• [HOW TO COMPLETE THIS TASK] Tally the lines below containing the word "lastVisitedCountryAttr" and give that total alone.

*** Opening EXTRACTED ENTRIES ***

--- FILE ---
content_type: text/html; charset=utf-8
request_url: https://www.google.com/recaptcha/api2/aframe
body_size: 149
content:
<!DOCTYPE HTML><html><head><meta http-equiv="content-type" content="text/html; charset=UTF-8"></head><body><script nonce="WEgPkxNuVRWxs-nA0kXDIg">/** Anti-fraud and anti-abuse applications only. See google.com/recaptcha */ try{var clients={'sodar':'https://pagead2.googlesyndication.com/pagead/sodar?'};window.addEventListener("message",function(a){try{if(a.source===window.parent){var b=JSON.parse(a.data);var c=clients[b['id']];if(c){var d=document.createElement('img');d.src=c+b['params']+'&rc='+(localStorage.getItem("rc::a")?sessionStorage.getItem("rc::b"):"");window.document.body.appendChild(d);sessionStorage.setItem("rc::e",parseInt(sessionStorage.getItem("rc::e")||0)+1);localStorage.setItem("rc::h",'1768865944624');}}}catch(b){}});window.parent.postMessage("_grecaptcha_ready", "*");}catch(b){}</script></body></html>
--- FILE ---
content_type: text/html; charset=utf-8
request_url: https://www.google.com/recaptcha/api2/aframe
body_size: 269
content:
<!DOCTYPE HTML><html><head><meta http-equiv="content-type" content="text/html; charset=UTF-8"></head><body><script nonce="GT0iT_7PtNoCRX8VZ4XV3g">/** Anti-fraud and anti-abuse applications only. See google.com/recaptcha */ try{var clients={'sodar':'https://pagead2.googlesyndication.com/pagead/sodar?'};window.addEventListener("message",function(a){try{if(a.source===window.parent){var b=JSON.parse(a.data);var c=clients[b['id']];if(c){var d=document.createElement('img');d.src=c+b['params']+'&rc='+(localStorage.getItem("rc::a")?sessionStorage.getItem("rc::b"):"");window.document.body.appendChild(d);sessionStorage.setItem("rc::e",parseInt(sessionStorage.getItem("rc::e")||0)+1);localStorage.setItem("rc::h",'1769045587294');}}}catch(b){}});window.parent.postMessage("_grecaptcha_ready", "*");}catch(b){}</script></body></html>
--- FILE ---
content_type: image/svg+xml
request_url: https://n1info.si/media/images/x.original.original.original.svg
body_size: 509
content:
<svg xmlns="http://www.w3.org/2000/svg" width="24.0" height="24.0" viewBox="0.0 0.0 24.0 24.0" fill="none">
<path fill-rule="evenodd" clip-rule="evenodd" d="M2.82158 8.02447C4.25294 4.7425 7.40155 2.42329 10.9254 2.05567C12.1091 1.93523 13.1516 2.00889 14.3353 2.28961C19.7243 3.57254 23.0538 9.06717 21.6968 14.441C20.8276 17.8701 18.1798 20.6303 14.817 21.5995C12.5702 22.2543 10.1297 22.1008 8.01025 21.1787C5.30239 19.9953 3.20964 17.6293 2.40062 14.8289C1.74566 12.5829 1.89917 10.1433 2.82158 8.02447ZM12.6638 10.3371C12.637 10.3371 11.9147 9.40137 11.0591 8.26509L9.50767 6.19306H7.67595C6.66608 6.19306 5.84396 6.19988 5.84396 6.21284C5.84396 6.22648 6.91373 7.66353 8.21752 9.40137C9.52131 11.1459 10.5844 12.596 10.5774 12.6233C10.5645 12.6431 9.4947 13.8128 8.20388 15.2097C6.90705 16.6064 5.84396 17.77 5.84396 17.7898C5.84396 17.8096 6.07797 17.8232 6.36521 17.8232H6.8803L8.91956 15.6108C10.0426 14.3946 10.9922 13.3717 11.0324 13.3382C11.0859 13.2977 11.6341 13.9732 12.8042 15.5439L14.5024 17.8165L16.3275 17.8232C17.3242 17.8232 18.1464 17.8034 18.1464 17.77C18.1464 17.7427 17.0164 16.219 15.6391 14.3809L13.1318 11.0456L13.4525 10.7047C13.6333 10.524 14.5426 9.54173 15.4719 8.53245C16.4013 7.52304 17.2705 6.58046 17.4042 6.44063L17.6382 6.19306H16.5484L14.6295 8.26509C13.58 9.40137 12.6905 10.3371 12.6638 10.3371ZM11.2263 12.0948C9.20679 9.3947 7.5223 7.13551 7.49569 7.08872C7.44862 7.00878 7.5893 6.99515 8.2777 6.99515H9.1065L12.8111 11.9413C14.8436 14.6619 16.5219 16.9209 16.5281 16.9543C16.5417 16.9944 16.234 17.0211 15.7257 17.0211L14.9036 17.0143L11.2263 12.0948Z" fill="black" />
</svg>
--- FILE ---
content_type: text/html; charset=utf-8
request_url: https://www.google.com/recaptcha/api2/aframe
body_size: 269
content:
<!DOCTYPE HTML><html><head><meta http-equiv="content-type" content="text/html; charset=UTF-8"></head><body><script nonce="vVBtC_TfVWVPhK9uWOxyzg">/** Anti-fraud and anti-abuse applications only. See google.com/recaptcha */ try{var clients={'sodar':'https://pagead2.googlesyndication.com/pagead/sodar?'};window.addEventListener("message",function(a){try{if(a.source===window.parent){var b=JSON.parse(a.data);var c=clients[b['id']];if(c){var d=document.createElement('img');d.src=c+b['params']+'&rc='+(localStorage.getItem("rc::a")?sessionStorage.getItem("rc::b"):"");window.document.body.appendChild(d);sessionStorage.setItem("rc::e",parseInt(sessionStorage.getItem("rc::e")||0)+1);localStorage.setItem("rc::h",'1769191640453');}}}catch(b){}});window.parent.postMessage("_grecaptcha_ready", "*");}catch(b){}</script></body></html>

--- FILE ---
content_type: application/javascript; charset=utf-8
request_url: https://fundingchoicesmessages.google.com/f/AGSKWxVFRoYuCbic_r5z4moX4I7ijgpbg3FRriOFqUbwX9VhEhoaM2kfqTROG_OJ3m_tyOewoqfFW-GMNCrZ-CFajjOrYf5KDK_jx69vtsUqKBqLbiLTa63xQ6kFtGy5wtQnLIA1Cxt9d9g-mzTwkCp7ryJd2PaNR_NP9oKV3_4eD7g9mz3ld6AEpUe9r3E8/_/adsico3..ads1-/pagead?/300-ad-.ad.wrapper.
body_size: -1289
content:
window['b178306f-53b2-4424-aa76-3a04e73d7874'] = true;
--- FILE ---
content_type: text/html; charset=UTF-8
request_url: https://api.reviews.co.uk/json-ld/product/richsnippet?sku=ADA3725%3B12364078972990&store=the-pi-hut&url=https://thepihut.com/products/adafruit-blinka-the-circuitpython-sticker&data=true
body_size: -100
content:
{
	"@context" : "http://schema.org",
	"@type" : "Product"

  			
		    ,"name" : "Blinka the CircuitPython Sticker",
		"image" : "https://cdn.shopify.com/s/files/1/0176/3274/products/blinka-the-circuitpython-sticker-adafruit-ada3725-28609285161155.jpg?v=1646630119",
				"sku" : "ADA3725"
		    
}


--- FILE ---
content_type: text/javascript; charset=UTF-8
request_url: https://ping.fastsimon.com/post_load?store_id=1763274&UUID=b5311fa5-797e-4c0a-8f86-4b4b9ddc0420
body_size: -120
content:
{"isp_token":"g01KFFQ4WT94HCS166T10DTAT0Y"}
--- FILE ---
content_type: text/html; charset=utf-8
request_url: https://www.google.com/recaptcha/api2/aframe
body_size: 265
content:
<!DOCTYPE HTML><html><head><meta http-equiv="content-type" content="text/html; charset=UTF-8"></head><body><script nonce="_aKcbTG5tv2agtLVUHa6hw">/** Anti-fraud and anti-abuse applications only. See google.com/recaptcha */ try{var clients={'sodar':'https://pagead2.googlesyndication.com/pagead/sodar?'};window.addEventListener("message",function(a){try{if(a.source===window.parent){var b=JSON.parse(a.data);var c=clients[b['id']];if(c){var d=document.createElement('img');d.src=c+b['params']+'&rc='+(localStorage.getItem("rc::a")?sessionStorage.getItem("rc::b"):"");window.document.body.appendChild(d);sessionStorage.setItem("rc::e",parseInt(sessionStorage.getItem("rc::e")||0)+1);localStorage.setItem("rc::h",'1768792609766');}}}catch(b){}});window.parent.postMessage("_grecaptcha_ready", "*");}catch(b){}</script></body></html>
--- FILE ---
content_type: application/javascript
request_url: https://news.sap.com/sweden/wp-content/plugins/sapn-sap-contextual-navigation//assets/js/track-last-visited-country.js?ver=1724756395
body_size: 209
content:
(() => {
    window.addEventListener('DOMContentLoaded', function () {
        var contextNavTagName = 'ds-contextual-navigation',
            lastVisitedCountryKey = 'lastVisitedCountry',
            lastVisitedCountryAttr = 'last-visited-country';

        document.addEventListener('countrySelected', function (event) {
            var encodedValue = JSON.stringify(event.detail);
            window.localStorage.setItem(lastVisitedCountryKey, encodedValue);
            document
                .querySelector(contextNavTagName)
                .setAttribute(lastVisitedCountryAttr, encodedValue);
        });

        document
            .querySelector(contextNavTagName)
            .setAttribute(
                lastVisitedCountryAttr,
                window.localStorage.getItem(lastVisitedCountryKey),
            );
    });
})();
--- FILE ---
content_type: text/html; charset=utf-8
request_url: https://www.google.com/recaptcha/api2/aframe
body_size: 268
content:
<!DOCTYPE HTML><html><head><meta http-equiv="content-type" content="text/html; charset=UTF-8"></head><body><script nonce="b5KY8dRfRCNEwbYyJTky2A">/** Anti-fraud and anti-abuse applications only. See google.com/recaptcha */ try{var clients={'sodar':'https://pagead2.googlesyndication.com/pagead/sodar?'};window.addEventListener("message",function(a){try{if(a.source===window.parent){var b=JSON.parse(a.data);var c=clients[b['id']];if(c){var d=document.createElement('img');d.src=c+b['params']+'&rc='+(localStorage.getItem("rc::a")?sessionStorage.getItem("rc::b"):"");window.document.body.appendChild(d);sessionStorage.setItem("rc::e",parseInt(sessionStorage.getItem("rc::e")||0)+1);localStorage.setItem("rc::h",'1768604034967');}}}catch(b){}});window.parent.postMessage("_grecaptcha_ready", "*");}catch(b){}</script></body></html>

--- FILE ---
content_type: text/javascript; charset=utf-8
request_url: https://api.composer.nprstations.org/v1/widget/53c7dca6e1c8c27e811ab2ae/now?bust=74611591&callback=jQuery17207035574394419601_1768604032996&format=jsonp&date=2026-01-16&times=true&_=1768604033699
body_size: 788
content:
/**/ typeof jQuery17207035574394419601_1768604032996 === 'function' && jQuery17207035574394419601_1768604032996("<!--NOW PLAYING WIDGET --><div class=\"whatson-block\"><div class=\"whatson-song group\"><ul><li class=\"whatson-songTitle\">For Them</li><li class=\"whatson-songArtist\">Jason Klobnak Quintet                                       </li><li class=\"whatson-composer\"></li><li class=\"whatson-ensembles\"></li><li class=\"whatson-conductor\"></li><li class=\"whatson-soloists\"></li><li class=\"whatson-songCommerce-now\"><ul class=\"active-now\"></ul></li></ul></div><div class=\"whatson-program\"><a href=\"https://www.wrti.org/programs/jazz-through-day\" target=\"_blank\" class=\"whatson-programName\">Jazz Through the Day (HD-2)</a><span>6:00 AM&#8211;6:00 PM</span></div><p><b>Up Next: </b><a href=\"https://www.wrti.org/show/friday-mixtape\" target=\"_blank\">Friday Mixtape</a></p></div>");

*** Closing EXTRACTED ENTRIES ***

• [RESULT OF THIS EXERCISE] 3